Dataset entries
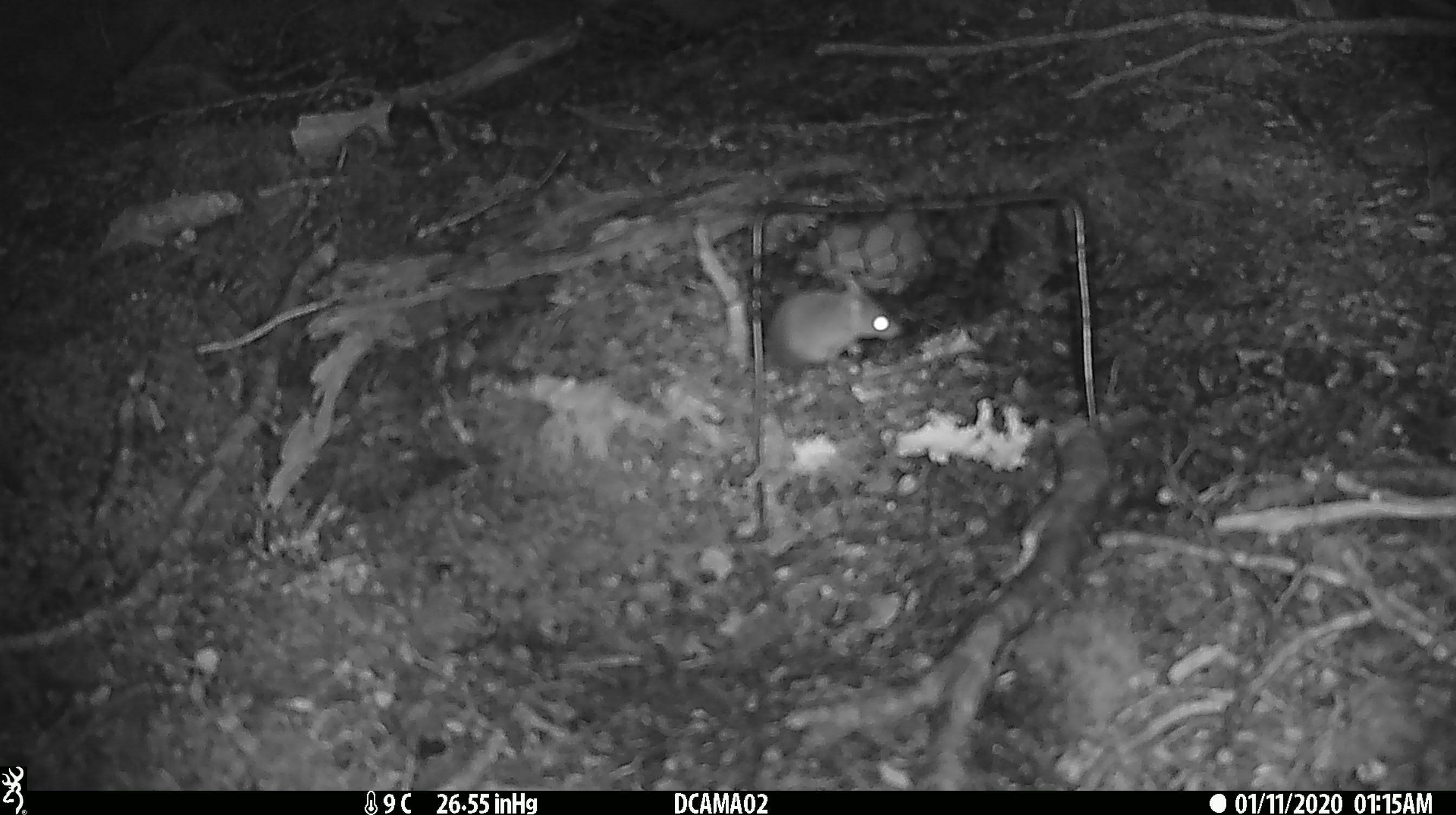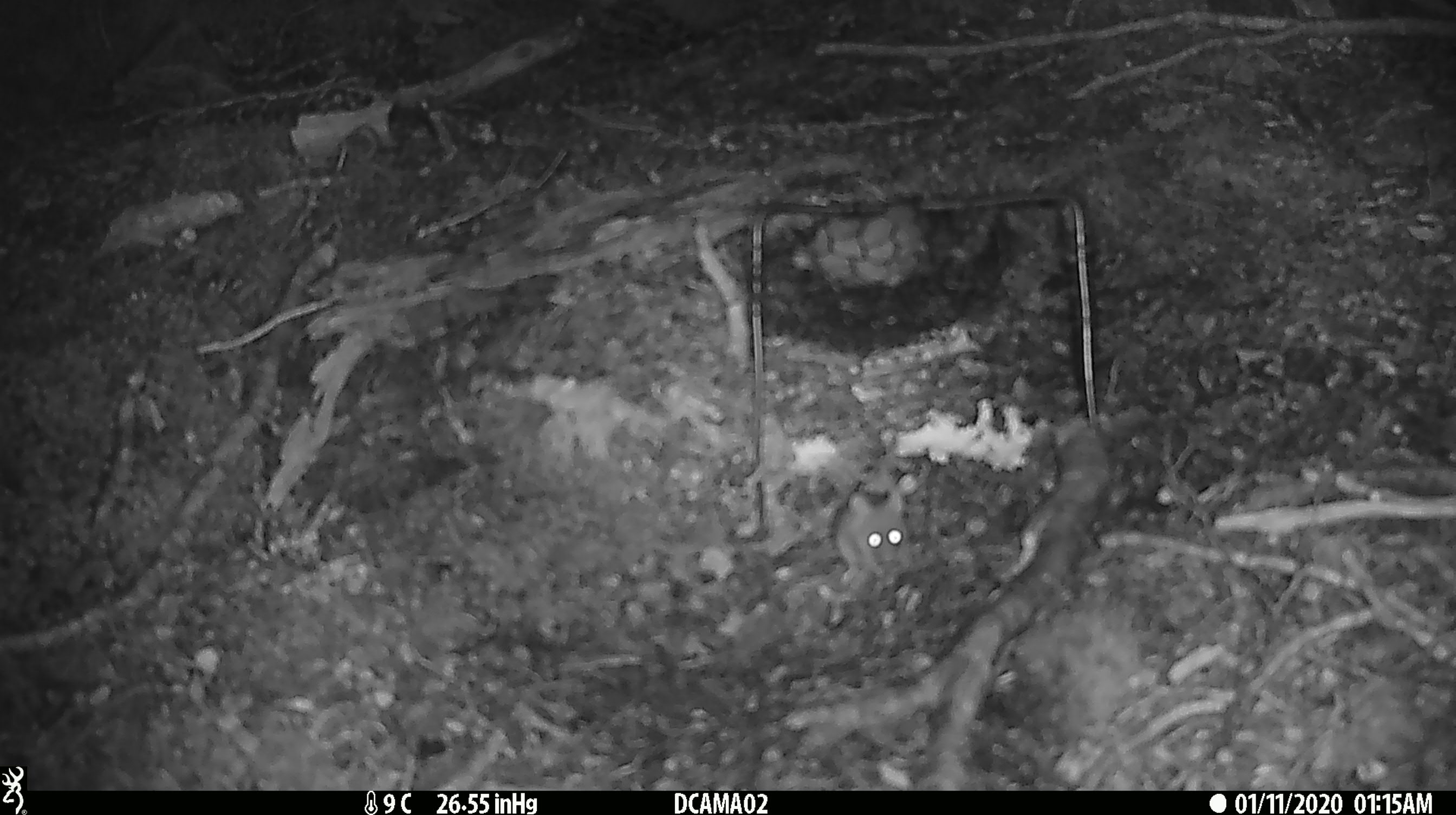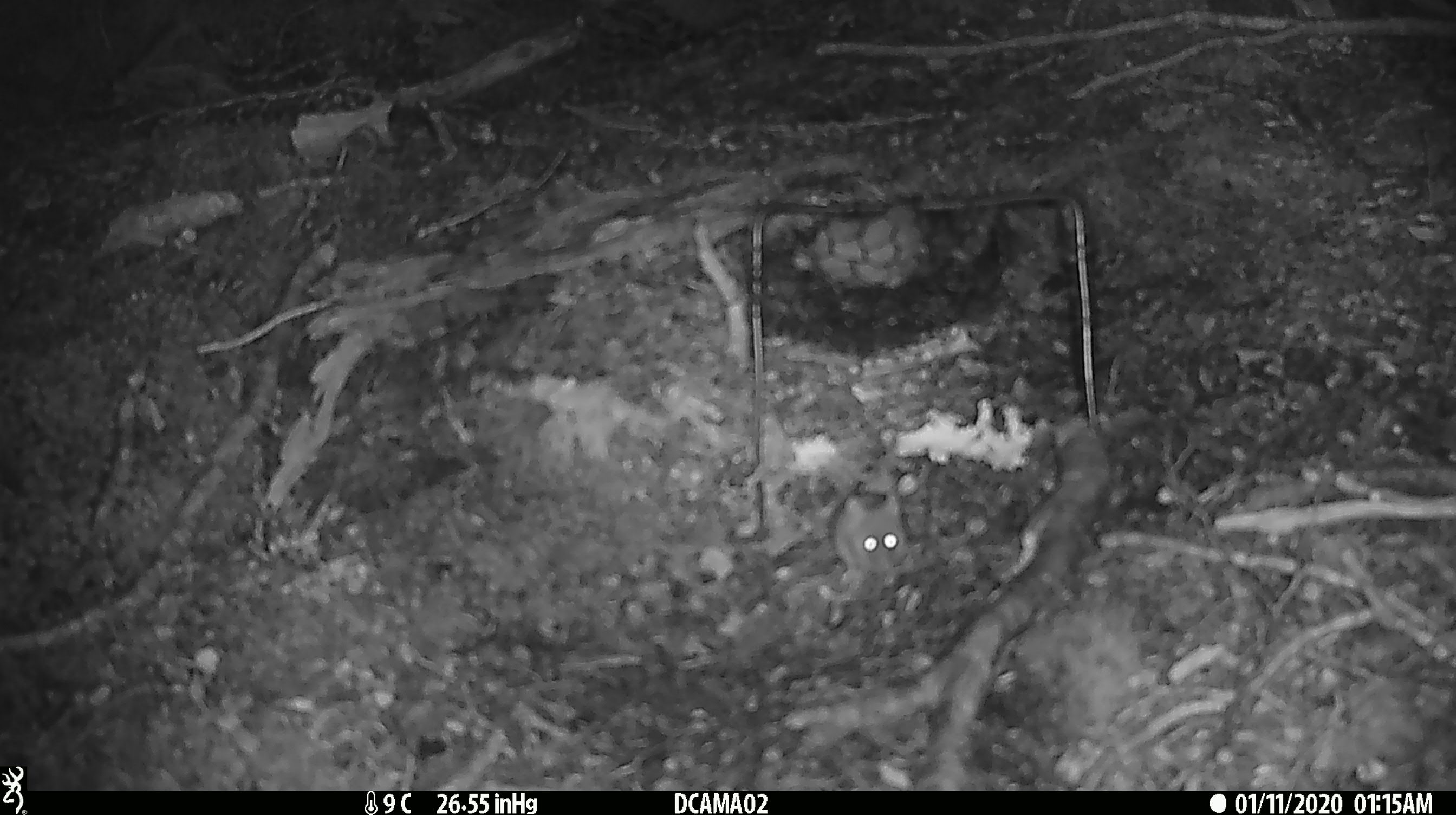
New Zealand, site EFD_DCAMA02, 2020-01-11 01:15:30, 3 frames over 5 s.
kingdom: Animalia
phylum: Chordata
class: Mammalia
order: Rodentia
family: Muridae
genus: Mus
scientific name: Mus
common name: mouse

# Assigned task
The required result is an exact repetition of the lines from the one containing "phylum: Chordata" through the last line of the data.

# Answer space
phylum: Chordata
class: Mammalia
order: Rodentia
family: Muridae
genus: Mus
scientific name: Mus
common name: mouse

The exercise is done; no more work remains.